How can I heal from the sexual abuse I experienced in the past? Hardly anyone knows that I was a victim of sexual abuse during my childhood and adolescent years—not once, but several times. Now I’m married with children of my own, and to most outsiders I appear to have it all together. But I’m still plagued by depression, self-doubt and painful memories of what happened to me as a child. Is there any way I can free myself from this negative pattern and get on with my life?
Absolutely. We can say this with certainty because we believe that Christ suffered, died and was raised from death in order that you might be healed of your wounds and released from the shackles of your painful past.
If you’re familiar with the words of Luke 4:18, you already know that Jesus came to proclaim good news to the afflicted, joy to the brokenhearted, liberty to the captives, and comfort to those who are crushed and bruised. As your first step toward redemption and release you need to lay hold of this promise and make it your own. Memorize it. Hide it in your heart. Pray over it day and night. It is the Word of God, but its power won’t be fully unleashed in your life until you’ve drunk deeply from the well of its truth and allowed the Holy Spirit to weave it into the very fabric of your heart and mind.
The second step is to realize that you’re not alone. Whether we realize it or not, most of us are surrounded by women who are struggling with the pain of past sexual abuse. Because you have experienced the hurt firsthand, you can empathize with others who have been similarly victimized. When you’ve laid hold of the astonishing truth that there is no spot or stain that cannot be washed away by the blood of Christ, you will be in a unique position to share this life-giving message with a desperate and dying world. This in itself can become a powerful source of renewal and healing in your life, and provide you with a sense of purpose and personal destiny within the circle of God’s sovereign plan. Our prayer is that the Lord will increase your awareness of His cleansing grace as you reach out and minister to those who have shared your sufferings.

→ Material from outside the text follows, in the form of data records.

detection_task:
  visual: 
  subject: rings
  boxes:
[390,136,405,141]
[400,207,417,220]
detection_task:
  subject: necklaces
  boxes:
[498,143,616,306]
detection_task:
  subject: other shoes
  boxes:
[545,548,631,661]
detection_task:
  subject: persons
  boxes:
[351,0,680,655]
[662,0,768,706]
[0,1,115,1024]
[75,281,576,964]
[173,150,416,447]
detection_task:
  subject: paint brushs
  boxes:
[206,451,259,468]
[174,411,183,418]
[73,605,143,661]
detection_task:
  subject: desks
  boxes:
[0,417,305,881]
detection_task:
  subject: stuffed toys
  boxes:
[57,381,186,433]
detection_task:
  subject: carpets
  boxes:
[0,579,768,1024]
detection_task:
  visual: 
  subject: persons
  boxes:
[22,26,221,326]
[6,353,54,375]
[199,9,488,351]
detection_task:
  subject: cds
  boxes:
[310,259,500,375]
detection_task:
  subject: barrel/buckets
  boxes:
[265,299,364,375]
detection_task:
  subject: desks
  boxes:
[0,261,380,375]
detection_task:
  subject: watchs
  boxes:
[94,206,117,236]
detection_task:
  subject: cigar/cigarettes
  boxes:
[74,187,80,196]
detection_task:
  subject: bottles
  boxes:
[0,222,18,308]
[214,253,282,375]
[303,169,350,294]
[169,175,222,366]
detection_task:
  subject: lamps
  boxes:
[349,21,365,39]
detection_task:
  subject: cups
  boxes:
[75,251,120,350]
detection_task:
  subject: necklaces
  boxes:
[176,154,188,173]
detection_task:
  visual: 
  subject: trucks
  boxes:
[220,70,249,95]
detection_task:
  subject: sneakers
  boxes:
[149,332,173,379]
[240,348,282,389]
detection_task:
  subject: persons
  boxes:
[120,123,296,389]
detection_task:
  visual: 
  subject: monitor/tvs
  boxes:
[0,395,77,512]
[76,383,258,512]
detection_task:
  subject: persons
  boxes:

Third, you need to tell yourself over and over again that the abuse you endured as a child was not your fault. It’s common for victims to blame themselves, whether consciously or subconsciously, but such guilt is false. You were only a defenseless child when your abusers robbed you of something precious and irreplaceable, and they are entirely responsible for your pain. Your assignment at this point in your life is to find some way to shake this experience off and leave it in the past. At a certain level, of course, you will always carry the memory of what happened to you, but that doesn’t mean that you can’t find freedom from feelings of guilt and pain. It’s all a matter of separating the memory from the healing process.
This sounds simple, but it can be difficult to accomplish. As a matter of fact, it would be fair to say that you can’t possibly achieve it on your own. That’s why we want to urge you to seek out the help of a trained Christian therapist. When children are violated, their sense of trust is damaged. As a result, thorough restoration can only take place within the context of healthy relationships. Your marriage can be an important part of this process, especially if your husband is loving and patient. But the task is too big for him to tackle alone. Even with the help of friends, however kind and understanding they may be, he won’t be able to supply you with the deep emotional and psychological guidance you need. This is a job for a skilled and gifted professional.